ADA CINTA DI BALIK RASA 34
(Tien Kumalasari)
Wijan terus mendekap Nilam dengan mata berkaca-kaca. Ia terus mendekapnya sampai ambulans datang dan membawanya ke rumah sakit. Demikian juga Jatmiko, rasa miris melihat Anjani yang terus memejamkan matanya, membuatnya terus mendekapnya walau sudah terbaring di dalam ambulans.
Mulutnya terus memanggil-manggil namanya. Walau pelan, yang mendengar bisa ikut merasa pilu.
Ketika sudah sampai di rumah sakit, dan langsung membawa Nilam dan Anjani ke ruang UGD. Petugas UGD melarang keduanya ikut masuk ke dalam.
Wijan dan Jatmiko terduduk lemas. Mulut Wijan berkomat kamit dan sesekali menyebut nama Nilam. Sebentar-sebentar ia mengusap air matanya.
“Nilam, jangan pergi, jangan meninggalkan aku …. Nilam, segeralah sadar.”
Entah mengapa, tiba-tiba Wijan menyadari sesuatu. Sesuatu yang sangat aneh. Takut kehilangan Nilam, merasa sakit saat Nilam sakit, merasa tak karuan ketika Nilam terluka dan tidak sadarkan diri.
“Nilam, aku cinta kamu,” desis itu terdengar pelan, tapi Jatmiko yang duduk di sampingnya sambil memegangi kepalanya, mendengar dengan jelas. Ia memegang pundak Wijan, mencoba mengurai apa yang dirasakannya. Kepedihan bergayut di wajahnya yang pucat. Menyadari Wijan mengucapkan kata cinta, Jatmiko bertanya kepada dirinya. Apakah rasa takut kehilangan itu juga adalah rasa cintanya kepada Anjani? Cinta tersembunyi yang tersamarkan oleh kehadiran Nilam yang memukau, tapi ternyata itu bukan cinta. Kekhawatiran yang ada dipuncak kecelakaan itu, hanya pada Anjani. Karenanya dia menubruk tubuh Anjani lalu menggendongnya, menyusul Wijan yang telah lebih dulu membawa Nilam ke pinggir.
Apakah rasa cinta akhirnya muncul ke permukaan setelah petaka itu?
Kedua anak muda itu menyandarkan tubuhnya di sandaran kursi.
Akhirnya rasa mengagumi, rasa kasihan, rasa tertarik, adalah bukan cinta yang sesungguhnya. Ternyata cinta yang sesungguhnya sedang menyembunyikan diri, seiring dengan napas-napas kehidupan yang berjalan, lalu dia muncul ketika kesadaran tentang cinta itu ada.
Dan petaka lalu lintas itu benar-benar menyadarkan mereka.

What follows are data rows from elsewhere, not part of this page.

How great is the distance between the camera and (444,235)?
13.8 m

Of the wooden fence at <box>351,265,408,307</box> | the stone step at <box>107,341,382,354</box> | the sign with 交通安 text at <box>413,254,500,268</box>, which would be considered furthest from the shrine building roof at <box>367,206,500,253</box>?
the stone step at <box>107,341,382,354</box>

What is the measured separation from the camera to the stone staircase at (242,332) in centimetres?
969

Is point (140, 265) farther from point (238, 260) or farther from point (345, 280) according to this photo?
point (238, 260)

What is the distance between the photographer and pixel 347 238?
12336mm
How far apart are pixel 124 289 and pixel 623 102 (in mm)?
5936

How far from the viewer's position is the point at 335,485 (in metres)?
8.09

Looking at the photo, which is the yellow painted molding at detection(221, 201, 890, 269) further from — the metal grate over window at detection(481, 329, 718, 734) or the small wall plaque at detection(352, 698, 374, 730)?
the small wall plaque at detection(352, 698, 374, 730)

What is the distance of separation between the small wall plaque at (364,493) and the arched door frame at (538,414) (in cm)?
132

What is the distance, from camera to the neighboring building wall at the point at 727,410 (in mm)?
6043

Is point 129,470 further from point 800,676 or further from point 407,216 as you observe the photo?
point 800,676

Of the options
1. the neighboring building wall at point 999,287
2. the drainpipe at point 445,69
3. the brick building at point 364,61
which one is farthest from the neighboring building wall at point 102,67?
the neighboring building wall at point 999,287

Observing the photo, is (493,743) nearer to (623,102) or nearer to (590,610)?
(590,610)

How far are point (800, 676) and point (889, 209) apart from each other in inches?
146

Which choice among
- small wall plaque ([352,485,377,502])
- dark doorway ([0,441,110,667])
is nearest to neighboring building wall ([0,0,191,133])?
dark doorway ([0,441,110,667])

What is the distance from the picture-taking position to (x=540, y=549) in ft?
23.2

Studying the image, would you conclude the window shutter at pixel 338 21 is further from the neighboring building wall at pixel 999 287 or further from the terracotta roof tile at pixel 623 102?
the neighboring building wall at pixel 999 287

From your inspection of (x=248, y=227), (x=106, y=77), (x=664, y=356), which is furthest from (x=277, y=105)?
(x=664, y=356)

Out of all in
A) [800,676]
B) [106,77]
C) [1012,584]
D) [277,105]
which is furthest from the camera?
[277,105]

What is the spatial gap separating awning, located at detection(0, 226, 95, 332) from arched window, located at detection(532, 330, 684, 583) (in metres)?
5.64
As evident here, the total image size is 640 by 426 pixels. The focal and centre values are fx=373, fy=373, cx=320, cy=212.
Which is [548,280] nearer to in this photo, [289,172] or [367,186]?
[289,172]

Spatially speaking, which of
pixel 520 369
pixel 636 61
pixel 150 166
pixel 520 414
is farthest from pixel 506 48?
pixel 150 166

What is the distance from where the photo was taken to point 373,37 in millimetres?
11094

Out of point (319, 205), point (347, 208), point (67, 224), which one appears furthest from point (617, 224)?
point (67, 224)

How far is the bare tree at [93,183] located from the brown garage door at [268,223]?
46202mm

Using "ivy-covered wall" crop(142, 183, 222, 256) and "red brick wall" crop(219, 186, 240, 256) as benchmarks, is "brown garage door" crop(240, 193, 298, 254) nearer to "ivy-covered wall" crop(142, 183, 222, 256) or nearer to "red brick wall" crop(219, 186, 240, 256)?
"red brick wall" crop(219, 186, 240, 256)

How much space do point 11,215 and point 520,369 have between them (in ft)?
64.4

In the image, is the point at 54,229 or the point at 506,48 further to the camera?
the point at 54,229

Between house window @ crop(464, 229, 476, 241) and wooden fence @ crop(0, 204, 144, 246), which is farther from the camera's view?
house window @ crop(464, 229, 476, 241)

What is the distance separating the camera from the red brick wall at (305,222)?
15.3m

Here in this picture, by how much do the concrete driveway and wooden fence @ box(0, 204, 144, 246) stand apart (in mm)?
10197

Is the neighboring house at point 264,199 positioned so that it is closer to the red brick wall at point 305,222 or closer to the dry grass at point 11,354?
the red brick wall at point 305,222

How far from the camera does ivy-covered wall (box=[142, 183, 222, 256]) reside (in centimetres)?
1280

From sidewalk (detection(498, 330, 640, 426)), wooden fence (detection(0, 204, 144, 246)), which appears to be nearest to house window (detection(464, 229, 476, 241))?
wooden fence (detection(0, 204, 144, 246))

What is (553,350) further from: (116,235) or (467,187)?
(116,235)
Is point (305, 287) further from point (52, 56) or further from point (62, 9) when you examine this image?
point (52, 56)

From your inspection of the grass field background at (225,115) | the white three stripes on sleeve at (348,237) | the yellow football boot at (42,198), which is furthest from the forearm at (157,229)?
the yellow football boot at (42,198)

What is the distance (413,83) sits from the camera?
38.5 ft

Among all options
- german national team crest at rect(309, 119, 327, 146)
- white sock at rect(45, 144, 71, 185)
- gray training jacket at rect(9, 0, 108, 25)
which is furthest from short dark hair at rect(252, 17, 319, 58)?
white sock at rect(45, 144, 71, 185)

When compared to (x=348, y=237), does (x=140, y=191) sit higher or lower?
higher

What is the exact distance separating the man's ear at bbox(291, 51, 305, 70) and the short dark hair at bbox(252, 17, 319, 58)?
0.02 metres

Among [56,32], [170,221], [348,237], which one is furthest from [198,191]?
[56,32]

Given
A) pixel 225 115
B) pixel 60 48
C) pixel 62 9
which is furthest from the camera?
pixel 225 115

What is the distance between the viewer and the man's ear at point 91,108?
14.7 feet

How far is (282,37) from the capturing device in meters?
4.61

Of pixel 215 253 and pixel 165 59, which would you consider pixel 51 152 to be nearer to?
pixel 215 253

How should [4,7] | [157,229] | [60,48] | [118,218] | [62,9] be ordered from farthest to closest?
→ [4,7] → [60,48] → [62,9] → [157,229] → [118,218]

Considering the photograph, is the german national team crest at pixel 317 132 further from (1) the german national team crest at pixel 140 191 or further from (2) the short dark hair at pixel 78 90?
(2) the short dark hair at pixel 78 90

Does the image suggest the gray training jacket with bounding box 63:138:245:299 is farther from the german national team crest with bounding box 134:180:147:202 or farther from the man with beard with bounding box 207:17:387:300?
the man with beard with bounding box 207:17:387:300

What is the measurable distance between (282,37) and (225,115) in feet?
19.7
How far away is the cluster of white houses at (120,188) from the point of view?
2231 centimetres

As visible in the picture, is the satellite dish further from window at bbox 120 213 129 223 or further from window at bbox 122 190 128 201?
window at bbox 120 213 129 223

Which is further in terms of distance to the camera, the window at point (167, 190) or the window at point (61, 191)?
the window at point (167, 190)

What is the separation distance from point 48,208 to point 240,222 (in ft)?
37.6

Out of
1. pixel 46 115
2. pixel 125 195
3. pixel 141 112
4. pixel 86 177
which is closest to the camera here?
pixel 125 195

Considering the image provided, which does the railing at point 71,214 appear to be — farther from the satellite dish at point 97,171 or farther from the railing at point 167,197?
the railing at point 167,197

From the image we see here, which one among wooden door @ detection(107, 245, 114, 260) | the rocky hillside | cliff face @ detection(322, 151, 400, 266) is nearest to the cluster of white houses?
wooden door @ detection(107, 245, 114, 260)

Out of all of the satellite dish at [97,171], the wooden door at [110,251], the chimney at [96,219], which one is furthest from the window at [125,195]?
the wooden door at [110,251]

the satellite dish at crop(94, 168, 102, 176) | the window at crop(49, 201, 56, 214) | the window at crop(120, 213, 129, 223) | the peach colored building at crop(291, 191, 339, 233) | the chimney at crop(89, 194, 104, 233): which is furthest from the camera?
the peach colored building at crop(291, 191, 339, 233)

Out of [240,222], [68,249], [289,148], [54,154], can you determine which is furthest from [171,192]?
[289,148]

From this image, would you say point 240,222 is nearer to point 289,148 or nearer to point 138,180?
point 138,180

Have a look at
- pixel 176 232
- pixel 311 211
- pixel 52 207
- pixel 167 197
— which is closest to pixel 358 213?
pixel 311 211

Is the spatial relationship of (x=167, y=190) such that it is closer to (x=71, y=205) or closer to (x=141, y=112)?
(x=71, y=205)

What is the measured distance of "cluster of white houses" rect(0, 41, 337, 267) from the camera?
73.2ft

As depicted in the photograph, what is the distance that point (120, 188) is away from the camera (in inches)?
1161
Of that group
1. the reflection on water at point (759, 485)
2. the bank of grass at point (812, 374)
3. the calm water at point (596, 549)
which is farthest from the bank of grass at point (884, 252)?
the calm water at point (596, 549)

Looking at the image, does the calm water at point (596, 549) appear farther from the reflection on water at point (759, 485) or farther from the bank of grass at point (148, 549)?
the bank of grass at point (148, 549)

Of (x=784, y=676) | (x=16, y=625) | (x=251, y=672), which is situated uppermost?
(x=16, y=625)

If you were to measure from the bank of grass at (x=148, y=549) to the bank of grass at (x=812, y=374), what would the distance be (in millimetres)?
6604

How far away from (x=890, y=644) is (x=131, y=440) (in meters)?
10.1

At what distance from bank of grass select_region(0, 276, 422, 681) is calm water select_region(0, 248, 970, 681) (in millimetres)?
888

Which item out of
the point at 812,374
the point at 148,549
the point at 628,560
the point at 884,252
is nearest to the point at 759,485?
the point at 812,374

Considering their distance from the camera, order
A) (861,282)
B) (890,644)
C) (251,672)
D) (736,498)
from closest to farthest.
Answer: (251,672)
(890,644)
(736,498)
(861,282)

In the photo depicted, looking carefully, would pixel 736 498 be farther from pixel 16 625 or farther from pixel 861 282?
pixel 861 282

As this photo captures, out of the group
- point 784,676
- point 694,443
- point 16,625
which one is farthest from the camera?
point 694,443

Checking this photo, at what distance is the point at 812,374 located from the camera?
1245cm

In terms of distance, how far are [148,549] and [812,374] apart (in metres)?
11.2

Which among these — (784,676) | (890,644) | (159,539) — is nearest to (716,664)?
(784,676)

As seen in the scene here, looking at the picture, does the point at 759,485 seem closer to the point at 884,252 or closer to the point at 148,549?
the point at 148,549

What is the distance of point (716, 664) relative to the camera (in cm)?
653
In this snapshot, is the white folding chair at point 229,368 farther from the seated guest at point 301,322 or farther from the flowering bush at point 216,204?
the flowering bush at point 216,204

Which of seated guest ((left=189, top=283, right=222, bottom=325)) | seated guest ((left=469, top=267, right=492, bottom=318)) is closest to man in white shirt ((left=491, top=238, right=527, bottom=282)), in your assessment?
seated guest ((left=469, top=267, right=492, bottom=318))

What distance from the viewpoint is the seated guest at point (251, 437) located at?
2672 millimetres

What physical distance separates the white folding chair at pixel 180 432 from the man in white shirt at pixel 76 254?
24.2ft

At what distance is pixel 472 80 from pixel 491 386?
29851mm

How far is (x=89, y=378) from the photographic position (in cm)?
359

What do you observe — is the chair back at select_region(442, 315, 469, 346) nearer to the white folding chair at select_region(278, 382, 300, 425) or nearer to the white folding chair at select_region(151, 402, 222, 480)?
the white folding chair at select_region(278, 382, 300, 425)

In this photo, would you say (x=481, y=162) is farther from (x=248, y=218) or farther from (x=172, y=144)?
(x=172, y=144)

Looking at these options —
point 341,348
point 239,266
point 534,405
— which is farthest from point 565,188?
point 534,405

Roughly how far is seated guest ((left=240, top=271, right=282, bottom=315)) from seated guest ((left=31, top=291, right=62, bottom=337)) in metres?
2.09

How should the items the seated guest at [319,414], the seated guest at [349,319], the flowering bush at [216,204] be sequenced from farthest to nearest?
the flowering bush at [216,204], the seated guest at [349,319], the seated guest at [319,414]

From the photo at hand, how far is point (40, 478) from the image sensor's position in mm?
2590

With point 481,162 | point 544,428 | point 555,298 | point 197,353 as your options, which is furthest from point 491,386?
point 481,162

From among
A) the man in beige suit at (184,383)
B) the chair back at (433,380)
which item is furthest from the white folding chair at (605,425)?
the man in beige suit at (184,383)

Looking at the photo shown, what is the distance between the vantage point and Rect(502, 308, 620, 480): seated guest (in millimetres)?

“Nilam …..” Wijan berlari ketika melihat seorang perawat keluar dari ruangan.
“Suster, bagaimana keadaan_”
“Mereka sedang ditangani, sabarlah menunggu dan berdoa,” kata perawat itu memotong perkataan Wijan yang belum terselesaikan.
Jatmiko yang menyusulnya, segera menarik tangan Wijan agar kembali duduk.
***
Dering itu datangnya dari ponsel Anjani, rupanya Daniel menelponnya. Jatmiko terkejut, dan panik. Bagaimana menjelaskan kepada Daniel tentang terjadinya kecelakaan itu? Bagaimana kalau Marjono mendengarnya dan membuatnya syok?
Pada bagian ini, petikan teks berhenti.